Input:
━━━━━━━━━━━━━━━━━━━━━━━━━━━━━━
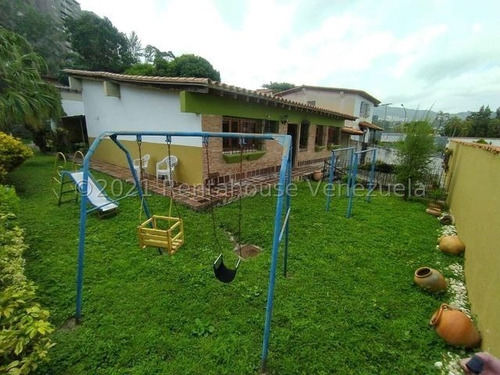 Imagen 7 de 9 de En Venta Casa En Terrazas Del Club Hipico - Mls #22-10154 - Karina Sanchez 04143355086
━━━━━━━━━━━━━━━━━━━━━━━━━━━━━━
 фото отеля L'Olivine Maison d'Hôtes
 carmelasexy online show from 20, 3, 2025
━━━━━━━━━━━━━━━━━━━━━━━━━━━━━━
Work item: Using the records above, set down exactly the lines from the one with "фото отеля L'Olivine Maison d'Hôtes" through the one with "carmelasexy online show from 20, 3, 2025", inclusive, and nothing more.

Answer for the task:
 фото отеля L'Olivine Maison d'Hôtes
 carmelasexy online show from 20, 3, 2025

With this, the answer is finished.